**DIRECTIVE**
Collect every line in the rows below that contains the word "closest", and copy each such line in full. Only matches in the same case count.

***** EXERCISE INPUTS *****

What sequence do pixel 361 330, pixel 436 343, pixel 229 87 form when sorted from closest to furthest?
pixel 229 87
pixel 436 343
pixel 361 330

*****
***** EXERCISE INPUTS *****

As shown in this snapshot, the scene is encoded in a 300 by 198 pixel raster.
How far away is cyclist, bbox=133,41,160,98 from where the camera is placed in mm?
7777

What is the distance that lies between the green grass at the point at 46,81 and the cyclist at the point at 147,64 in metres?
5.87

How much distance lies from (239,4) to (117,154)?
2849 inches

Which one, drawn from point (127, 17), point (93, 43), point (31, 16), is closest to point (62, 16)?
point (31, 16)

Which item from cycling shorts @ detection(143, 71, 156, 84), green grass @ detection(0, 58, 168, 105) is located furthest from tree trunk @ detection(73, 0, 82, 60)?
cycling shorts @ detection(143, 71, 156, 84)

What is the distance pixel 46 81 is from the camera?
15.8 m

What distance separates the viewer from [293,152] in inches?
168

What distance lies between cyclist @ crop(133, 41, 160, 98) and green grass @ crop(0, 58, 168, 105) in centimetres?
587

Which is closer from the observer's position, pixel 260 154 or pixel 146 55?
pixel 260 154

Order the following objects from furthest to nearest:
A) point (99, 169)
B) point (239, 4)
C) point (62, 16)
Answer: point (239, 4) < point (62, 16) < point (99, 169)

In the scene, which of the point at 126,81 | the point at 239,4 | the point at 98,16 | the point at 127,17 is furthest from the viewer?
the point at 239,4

*****

**ANSWER TO THE EXERCISE**
What sequence do pixel 361 330, pixel 436 343, pixel 229 87 form when sorted from closest to furthest?
Which one, drawn from point (127, 17), point (93, 43), point (31, 16), is closest to point (62, 16)?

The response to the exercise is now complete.